Doç. Dr. Yılbaş, yaptığı açıklamada, obezitenin yalnızca fiziksel değil, ruhsal sağlık üzerinde de ciddi etkiler yarattığını, bu durumun bireylerin yaşam kalitesini önemli ölçüde düşürdüğünü ifade etti.

Dünya Sağlık Örgütü (DSÖ) verilerine göre, dünya genelinde erişkin nüfusun yüzde 16’sının obezite tanısı aldığını belirten Yılbaş, "Obeziteyi artık küresel bir salgın olarak düşünebiliriz. Bu verilerden yola çıkarak yapılan modellemelerde, 2030 yılı itibarıyla yaklaşık 1 milyar insanın obeziteyle mücadele etmek zorunda kalacağı öngörülüyor." dedi.

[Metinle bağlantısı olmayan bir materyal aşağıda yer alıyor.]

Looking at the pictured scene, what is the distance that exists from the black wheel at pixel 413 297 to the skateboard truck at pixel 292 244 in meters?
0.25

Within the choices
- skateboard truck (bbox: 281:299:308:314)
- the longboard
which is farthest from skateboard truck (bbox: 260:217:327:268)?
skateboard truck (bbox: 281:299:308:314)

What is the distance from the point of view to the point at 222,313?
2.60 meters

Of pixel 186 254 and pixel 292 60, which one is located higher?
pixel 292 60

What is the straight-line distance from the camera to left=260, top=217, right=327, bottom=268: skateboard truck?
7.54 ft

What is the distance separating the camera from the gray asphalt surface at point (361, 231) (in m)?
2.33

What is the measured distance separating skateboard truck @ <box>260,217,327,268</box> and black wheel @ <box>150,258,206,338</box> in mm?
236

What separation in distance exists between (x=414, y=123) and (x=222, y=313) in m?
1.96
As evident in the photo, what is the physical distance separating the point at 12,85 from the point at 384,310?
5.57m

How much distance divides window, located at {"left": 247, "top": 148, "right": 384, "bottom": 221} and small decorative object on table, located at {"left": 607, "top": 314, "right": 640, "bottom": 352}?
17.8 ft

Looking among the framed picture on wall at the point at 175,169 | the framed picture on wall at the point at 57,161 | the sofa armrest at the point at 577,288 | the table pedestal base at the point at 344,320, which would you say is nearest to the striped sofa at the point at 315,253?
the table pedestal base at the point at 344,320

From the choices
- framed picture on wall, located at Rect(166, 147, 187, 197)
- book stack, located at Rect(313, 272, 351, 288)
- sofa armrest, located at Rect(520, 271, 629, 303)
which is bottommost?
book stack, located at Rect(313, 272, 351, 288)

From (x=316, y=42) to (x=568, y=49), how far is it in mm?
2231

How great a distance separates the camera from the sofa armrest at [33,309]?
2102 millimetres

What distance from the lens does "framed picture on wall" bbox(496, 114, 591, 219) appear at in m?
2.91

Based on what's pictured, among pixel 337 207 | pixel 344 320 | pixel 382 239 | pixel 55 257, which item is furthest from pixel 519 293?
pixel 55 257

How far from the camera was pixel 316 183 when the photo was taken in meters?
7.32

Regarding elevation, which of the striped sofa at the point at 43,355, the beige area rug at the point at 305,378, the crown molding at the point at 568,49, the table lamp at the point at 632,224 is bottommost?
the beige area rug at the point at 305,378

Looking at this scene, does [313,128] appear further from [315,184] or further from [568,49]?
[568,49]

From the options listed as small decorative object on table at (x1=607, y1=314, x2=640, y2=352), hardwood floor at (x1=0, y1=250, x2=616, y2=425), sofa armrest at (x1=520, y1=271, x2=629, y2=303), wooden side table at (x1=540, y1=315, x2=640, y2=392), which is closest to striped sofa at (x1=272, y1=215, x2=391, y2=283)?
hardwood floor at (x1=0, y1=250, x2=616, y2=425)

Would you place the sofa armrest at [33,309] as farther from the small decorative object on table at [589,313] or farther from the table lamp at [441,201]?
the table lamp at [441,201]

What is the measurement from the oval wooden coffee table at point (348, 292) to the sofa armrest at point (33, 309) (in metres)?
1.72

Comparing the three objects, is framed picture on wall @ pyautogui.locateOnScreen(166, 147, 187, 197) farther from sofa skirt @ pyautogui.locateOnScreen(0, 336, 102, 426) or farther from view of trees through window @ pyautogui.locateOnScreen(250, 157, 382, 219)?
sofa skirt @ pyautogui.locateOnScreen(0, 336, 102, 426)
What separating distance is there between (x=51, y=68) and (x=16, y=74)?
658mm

Obezitenin biyolojik, psikolojik ve sosyal faktörlerin bir arada etkisiyle geliştiğini vurgulayan Yılbaş, bu nedenle mücadelede çok yönlü ve multidisipliner bir yaklaşım gerektiğini, bu sürecin psikolojik boyutunun da ihmal edilmemesi gerektiğini kaydetti.

Yapılan beyin görüntüleme çalışmalarının, yüksek kalorili, tuzlu, yağlı ve şekerli gıdaların beyin ödül sistemindeki dopaminerjik yapılar üzerinde uyarıcı etkisi olduğunu ortaya koyduğunu belirten Yılbaş, şunları söyledi:

"Bu etkiler bireylerde anlık haz, gevşeme ve rahatlama sağlar. Ayrıca kronik stres yaşayan bireylerde kortizol hormonu artarak iştahın yükselmesine neden olur. Bu nedenle çökkünlük, halsizlik, yorgunluk veya kaygı dönemlerinde bireylerin yemek yemeyi bir baş etme mekanizması olarak kullandığını biliyoruz."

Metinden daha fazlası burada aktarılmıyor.